O professor se diz a favor da multiplicação dessas propostas e compara a questão com o debate sobre a definição de inteligência. Pfefferkorn pensa que não existe uma única forma de inteligência e que, de qualquer maneira, ela é uma qualidade universal: “Na medida em que a pessoa sabe falar, ela já consegue formular conceitos”.

Notas preparam para concorrência no mundo profissional
 

Sala de classe com alunos do Colégio Viver
Sala de classe com alunos do Colégio Viver D. Garcia

Em relatório entregue em 2013 ao Ministério da Educação francês, inspetores comentaram que o sistema de notas é mantido porque é um método esperado e conhecido pelos pais, que permite uma interpretação fácil dos resultados. Entre outros argumentos a favor estão o rigor e a precisão na avaliação da performance da criança – que até os alunos defendem, de acordo com a pesquisa.

O documento explica também que as notas permitem preparar os alunos para a concorrência que vão enfrentar no mundo profissional: “Ela existe na vida, e a escola precisa preparar as crianças”.

Se uma avaliação por competência fosse adotada, ela teria que se tornar o único modelo usado. Assim, não haveria perda de valor na comparação com outras.
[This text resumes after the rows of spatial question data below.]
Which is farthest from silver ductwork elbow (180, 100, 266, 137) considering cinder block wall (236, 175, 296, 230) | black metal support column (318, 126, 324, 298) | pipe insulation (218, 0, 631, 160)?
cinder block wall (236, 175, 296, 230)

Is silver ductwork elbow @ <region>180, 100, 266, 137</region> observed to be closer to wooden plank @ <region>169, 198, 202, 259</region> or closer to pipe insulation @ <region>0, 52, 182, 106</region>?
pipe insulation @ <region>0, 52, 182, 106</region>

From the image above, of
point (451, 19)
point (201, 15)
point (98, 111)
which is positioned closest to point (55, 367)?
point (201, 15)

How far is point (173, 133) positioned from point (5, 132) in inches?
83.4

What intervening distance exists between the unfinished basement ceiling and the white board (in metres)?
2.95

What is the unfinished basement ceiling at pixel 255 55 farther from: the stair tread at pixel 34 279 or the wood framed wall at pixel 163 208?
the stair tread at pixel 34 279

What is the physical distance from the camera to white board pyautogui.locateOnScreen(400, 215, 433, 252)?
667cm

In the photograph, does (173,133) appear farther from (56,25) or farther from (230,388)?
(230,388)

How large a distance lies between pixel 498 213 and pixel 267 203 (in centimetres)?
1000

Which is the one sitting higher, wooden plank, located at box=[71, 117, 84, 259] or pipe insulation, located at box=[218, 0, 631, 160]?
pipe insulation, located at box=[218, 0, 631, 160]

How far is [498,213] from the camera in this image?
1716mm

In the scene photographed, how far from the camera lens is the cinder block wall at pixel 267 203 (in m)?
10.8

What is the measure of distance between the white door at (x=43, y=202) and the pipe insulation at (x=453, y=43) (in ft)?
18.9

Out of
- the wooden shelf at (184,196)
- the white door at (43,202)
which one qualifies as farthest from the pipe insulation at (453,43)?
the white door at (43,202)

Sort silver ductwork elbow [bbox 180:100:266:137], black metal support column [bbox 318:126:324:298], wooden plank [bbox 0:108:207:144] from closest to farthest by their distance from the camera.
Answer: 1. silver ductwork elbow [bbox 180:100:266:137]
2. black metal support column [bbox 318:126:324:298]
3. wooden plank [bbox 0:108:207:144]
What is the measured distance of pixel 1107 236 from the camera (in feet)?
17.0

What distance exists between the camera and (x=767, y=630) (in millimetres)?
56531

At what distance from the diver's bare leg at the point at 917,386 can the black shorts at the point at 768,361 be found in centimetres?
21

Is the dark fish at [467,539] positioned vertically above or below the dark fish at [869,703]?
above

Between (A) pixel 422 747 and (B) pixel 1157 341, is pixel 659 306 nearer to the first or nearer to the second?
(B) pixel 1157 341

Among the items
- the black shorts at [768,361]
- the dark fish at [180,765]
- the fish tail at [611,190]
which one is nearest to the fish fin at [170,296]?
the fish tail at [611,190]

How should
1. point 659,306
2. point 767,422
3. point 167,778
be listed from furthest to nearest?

O relatório constata, por exemplo, que a experimentação de um sistema sem notas é vivido, para a classe teste, como um momento “estranho” por causa da “incompreensão e da indiferença dos outros” frente à inovação. De acordo com Roland Pfefferkorn, é evidente que apenas a supressão das notas seria “contra-produtiva” e “precisaria ser acompanhada por outros dispositivos pedagógicos”.